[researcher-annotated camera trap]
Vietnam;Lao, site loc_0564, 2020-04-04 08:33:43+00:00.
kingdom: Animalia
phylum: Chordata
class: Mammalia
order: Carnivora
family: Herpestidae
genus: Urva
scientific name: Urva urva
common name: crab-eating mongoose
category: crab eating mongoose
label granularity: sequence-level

———

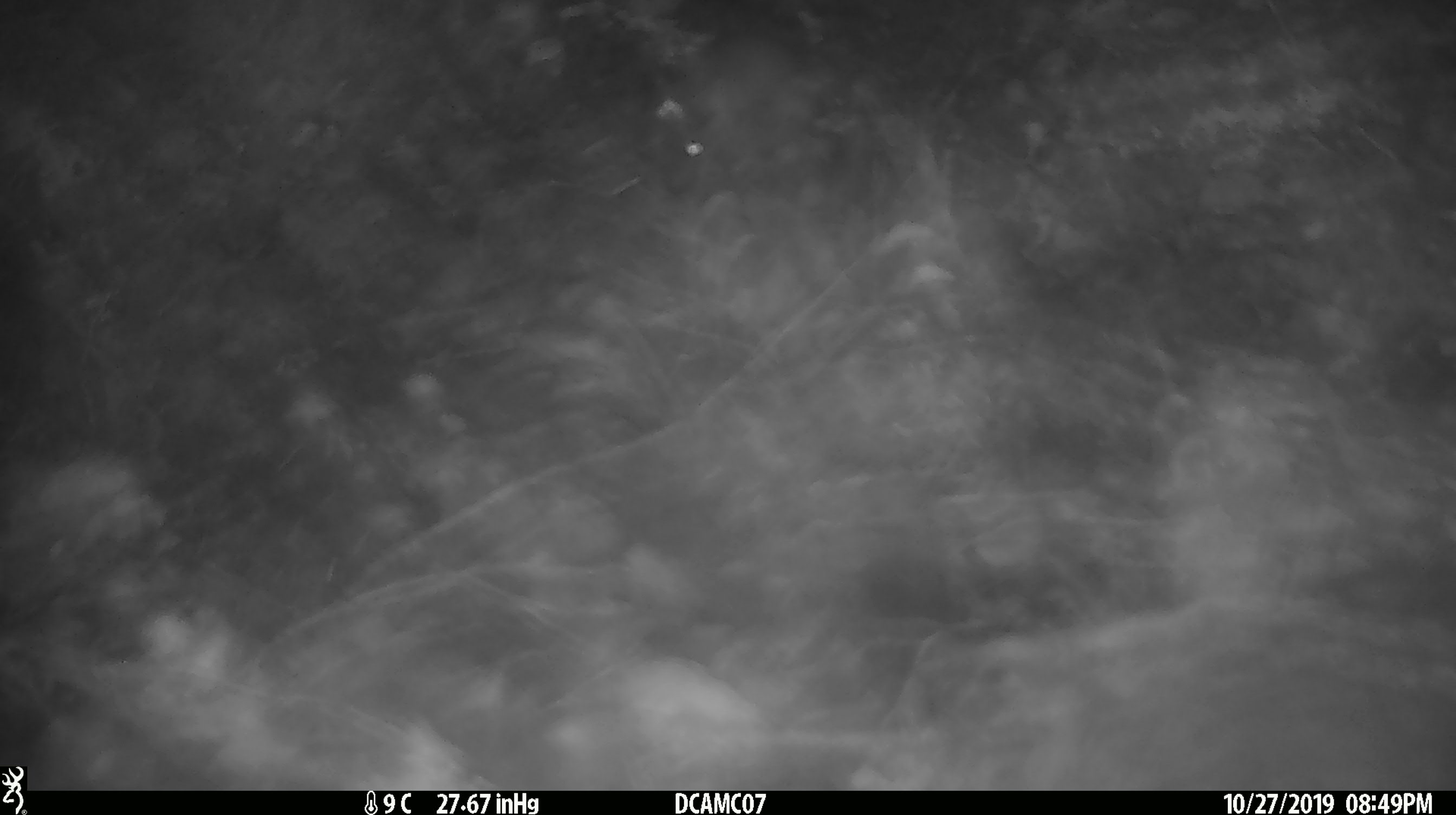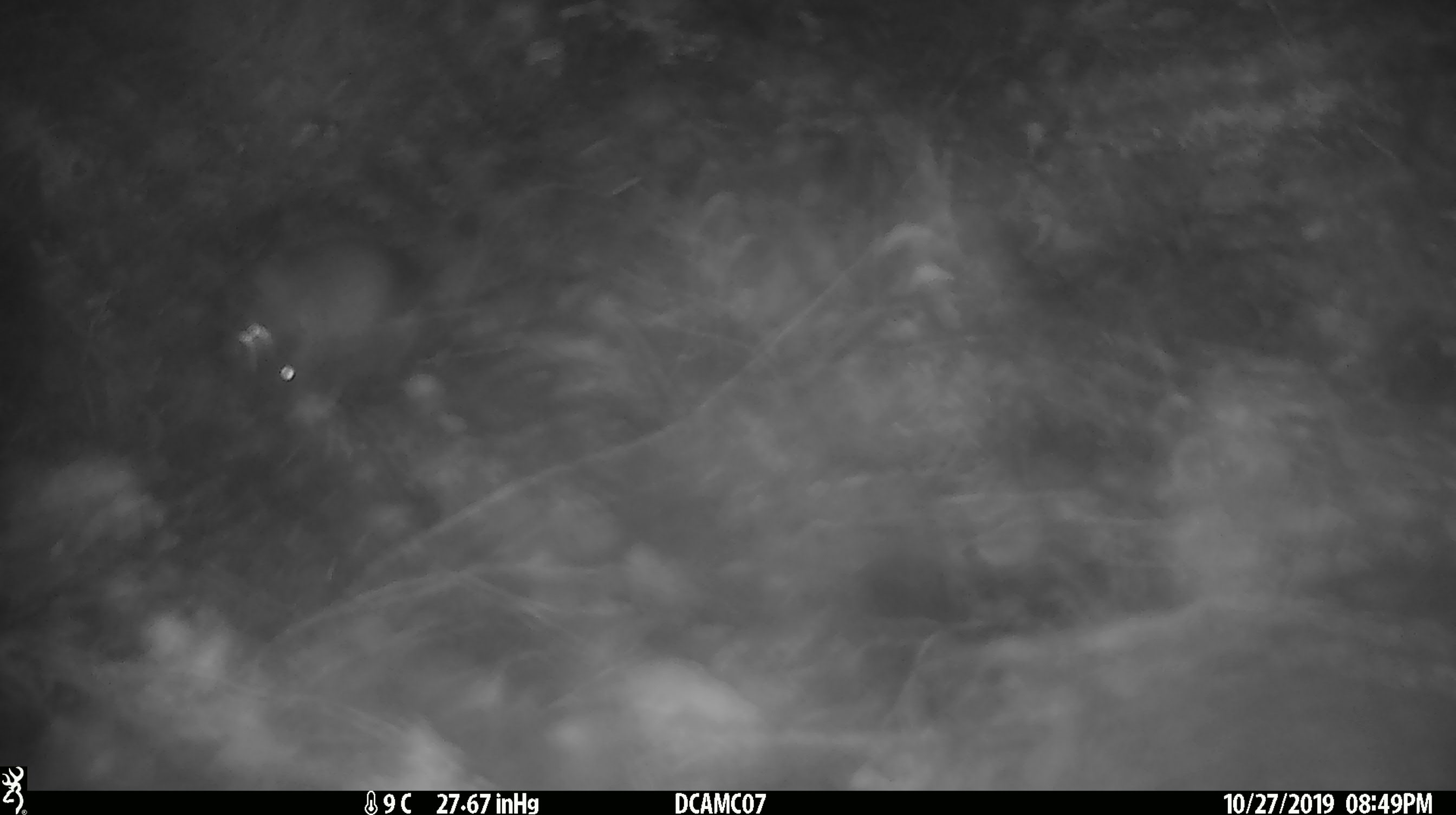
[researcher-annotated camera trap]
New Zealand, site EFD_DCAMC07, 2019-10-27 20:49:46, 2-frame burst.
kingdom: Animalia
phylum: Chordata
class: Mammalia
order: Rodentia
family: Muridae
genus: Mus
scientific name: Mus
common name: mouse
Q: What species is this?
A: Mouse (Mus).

———

As listed above, the lines from the line with "family: Muridae" to the line with "A: Mouse (Mus)." are to be echoed exactly, with both ends included and nothing added.

family: Muridae
genus: Mus
scientific name: Mus
common name: mouse
Q: What species is this?
A: Mouse (Mus).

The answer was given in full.